Stäubli Introduces Mini-QD Connector and Advances UQD v2 Standard for Next-Gen Liquid Cooling in High-Performance Computing

New Mini-QD connector enables use of next-generation optical pluggable modules; UQD v2 specification enforces greater precision

As AI workloads push thermal limits in data centers higher than ever, Stäubli is leading a new phase of standardization in liquid-cooling technology designed for the next generation of high-performance computing.

At the Open Compute Project (OCP) Global Summit in October, a new, micro quick-disconnect connector, known as the Mini-QD, developed by Staubli, was introduced by Ciena as the enabler for Ciena's liquid-cooled OSFP module. Staubli will lead the standardization initiative for the Mini-QD, helping to progress applications that compact, high-performance liquid cooling. At the same event, OCP also announced the UQD v2 update, an evolution of the original Universal Quick Disconnect (UQD) standard first developed in 2020 by a working group including Stäubli, Parker, and CPC.

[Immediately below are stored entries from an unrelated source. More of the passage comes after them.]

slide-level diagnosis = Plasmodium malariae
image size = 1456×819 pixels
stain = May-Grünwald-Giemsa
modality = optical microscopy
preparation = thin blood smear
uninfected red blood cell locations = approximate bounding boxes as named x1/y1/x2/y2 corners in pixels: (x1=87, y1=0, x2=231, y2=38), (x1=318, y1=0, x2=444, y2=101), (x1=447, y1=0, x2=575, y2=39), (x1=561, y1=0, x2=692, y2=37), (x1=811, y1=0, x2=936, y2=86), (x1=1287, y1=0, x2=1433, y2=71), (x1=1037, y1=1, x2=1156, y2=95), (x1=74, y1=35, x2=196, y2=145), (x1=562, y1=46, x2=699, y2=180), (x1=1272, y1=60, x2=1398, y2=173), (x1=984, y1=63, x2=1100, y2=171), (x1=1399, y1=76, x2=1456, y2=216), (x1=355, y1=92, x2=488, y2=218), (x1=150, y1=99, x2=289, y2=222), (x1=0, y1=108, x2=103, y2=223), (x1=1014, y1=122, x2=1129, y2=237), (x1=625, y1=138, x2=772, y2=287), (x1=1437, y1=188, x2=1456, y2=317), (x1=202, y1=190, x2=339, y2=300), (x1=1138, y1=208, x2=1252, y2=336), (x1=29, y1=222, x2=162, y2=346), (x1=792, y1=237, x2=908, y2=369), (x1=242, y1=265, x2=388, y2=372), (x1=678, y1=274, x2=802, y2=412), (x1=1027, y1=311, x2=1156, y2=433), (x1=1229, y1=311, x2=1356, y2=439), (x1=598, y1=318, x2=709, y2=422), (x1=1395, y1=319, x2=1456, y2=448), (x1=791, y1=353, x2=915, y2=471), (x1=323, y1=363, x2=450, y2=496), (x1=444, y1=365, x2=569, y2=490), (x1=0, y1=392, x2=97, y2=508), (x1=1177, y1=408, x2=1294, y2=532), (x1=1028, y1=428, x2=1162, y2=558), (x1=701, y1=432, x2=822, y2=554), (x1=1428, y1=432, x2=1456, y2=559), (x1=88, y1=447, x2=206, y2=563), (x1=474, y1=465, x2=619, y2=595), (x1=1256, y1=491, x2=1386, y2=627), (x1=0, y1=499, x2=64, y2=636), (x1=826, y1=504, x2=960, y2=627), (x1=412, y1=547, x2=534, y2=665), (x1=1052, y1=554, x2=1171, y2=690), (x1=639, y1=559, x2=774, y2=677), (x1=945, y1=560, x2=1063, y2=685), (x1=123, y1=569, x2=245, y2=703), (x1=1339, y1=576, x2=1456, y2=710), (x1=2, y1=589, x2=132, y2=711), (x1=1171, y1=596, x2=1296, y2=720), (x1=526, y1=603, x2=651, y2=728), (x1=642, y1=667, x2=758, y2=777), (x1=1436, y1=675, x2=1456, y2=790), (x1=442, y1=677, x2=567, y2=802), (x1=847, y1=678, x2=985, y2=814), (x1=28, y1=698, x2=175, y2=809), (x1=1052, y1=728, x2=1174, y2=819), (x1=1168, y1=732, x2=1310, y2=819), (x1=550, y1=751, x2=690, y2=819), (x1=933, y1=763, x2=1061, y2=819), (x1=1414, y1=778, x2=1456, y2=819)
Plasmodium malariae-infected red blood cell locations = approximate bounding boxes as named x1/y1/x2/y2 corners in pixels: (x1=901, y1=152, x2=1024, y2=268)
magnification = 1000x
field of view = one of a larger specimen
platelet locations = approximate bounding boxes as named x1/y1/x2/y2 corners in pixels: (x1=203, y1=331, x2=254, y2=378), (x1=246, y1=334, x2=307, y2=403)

Miniaturized connector design brings liquid cooling to high-performance optical modules

The new Mini-QD technology enables the liquid cooling of next-generation optical pluggable modules such as OSFP and QSFP devices that are expected to reach up to 1.6 terabits per second by 2027, requiring a shift from traditional air cooling to liquid cooling.

By integrating liquid cooling directly into the pluggable optical module, the Mini-QD removes thermal constraints that limit bandwidth expansion and system density. The Mini-QD is designed for future scalability and interchangeability, allowing other manufacturers to adopt a common interface once standardized.

"As compute densities and power levels rise, it's no longer enough to innovate in isolation," said Nicolas Monnier, Head of IT Cooling at Stäubli. "The industry depends on open standards that evolve as quickly as the technologies they enable. Our work to lead the standardization of the Mini-QD with Ciena, and to help define the next generation of the UQD specification, shows how collaboration accelerates progress in a rapidly changing ecosystem."

UQD v2 sharpens testing, geometry, and interoperability standards

The UQD v2 update introduces more rigorous testing protocols, tighter flow-performance limits, and standardized mechanical geometry for blind-mate and manual connectors, advancements that improve cross compatibility and reliability across suppliers.

Together, the Mini-QD initiative and the UQD v2 specification support the growing demand for reliable, interoperable liquid cooling components in AI and high-performance computing environments.